Yordenis Ugas says Mario Barrios stands between him and goal of becoming two-time champ
After 17 months out of the ring, Yordenis Ugas is jumping right back into the title picture this Saturday.
Ugas (27-5, 12 knockouts) will face Mario Barrios for the WBC interim welterweight title on the Canelo Alvarez-Jermell Charlo pay-per-view card at the T-Mobile Arena in Las Vegas. The winner is next in line for one of the belts held by undisputed welterweight champion Terence Crawford, but the 37-year-old ex-champ says he has tunnel vision on the task ahead of him.
“As everyone knows I’ve been fighting with the best of the best for the past two years so [fighting for another championship] obviously motivates me. But right now we’re only focusing on Mario Barrios,” Ugas, who lives in Las Vegas, where he trains with Ismael Salas, told The Ring.
The fight is a crossroads meeting between two fighters on the comeback trail. Ugas, who solidified his WBA titleholder status by sending Manny Pacquiao into retirement in 2021, is coming off a tenth-round stoppage loss to Errol Spence Jr. in April of 2022 in a unification bout.
Barrios, 28, of San Antonio, Tex. stopped Jovanie Santiago in his last outing in February to end a two-fight losing streak to Gervonta Davis and Keith Thurman.
“He’s a warrior. We know the Mexican boxers are always warriors,” Ugas added.
Ugas underlined the stakes involved at Thursday’s undercard press conference, stating “I’ve spent my entire career coming back from adversity over and over again. If you want to see what I still have left, you’ll have to watch Saturday night. It will all be revealed.”
Though DraftKings lists Ugas as a solid -260 betting favorite, Edgar “Butch” Sanchez, a former Ugas trainer who remains close with the Cuban fighter, says the fight is a real test for Ugas. He notes that Barrios, though moving up in weight, is physically larger than Ugas with a strong body attack, but says he expects Ugas to take over late because of Barrios’ tendency to fade down the stretch.
Barrios dismissed concerns about him being undersized at 147 pounds.
“I have a tall frame, so getting down to 140 pounds was becoming very difficult.

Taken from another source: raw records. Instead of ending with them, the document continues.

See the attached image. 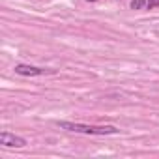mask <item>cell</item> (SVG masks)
I'll use <instances>...</instances> for the list:
<instances>
[{
  "mask_svg": "<svg viewBox=\"0 0 159 159\" xmlns=\"http://www.w3.org/2000/svg\"><path fill=\"white\" fill-rule=\"evenodd\" d=\"M131 10H146V0H133Z\"/></svg>",
  "mask_w": 159,
  "mask_h": 159,
  "instance_id": "cell-4",
  "label": "cell"
},
{
  "mask_svg": "<svg viewBox=\"0 0 159 159\" xmlns=\"http://www.w3.org/2000/svg\"><path fill=\"white\" fill-rule=\"evenodd\" d=\"M159 6V0H146V10H153Z\"/></svg>",
  "mask_w": 159,
  "mask_h": 159,
  "instance_id": "cell-5",
  "label": "cell"
},
{
  "mask_svg": "<svg viewBox=\"0 0 159 159\" xmlns=\"http://www.w3.org/2000/svg\"><path fill=\"white\" fill-rule=\"evenodd\" d=\"M60 129L73 131V133H83V135H116L120 133L114 125H88V124H75V122H56Z\"/></svg>",
  "mask_w": 159,
  "mask_h": 159,
  "instance_id": "cell-1",
  "label": "cell"
},
{
  "mask_svg": "<svg viewBox=\"0 0 159 159\" xmlns=\"http://www.w3.org/2000/svg\"><path fill=\"white\" fill-rule=\"evenodd\" d=\"M0 144L4 148H25L26 146V139L23 137H17L10 131H2L0 133Z\"/></svg>",
  "mask_w": 159,
  "mask_h": 159,
  "instance_id": "cell-3",
  "label": "cell"
},
{
  "mask_svg": "<svg viewBox=\"0 0 159 159\" xmlns=\"http://www.w3.org/2000/svg\"><path fill=\"white\" fill-rule=\"evenodd\" d=\"M15 73L23 75V77H39V75H51V73H54V69L36 67V66H28V64H17L15 66Z\"/></svg>",
  "mask_w": 159,
  "mask_h": 159,
  "instance_id": "cell-2",
  "label": "cell"
}]
</instances>
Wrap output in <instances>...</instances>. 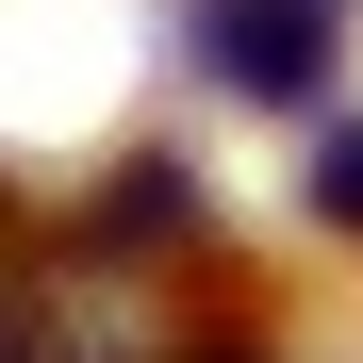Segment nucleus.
I'll list each match as a JSON object with an SVG mask.
<instances>
[{
    "instance_id": "f257e3e1",
    "label": "nucleus",
    "mask_w": 363,
    "mask_h": 363,
    "mask_svg": "<svg viewBox=\"0 0 363 363\" xmlns=\"http://www.w3.org/2000/svg\"><path fill=\"white\" fill-rule=\"evenodd\" d=\"M231 67H248V83H297V67H314V17H297V0H231Z\"/></svg>"
}]
</instances>
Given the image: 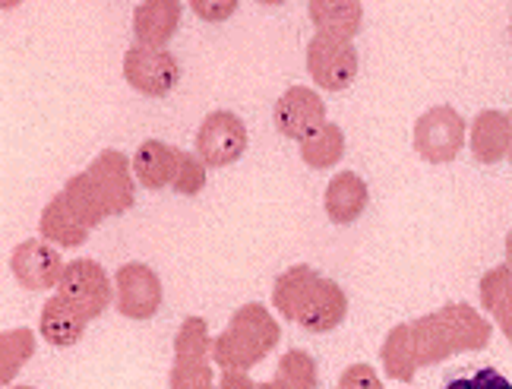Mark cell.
Returning <instances> with one entry per match:
<instances>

The welterweight division is where I’m going to be able to accomplish the most, and I’m just excited for these next few years,” said Barrios at Wednesday’s media workout.
Ugas says the time out of the ring was a much-needed “reset” after a hard schedule in recent years. Now he sees this fight as the next step in completing the legacy he wants to cement in the ring.
“It’s very important, I already was a WBA champion and being a two-time champion is part of the legacy. This Saturday we start my legacy of being a two-time world champion,” said Ugas.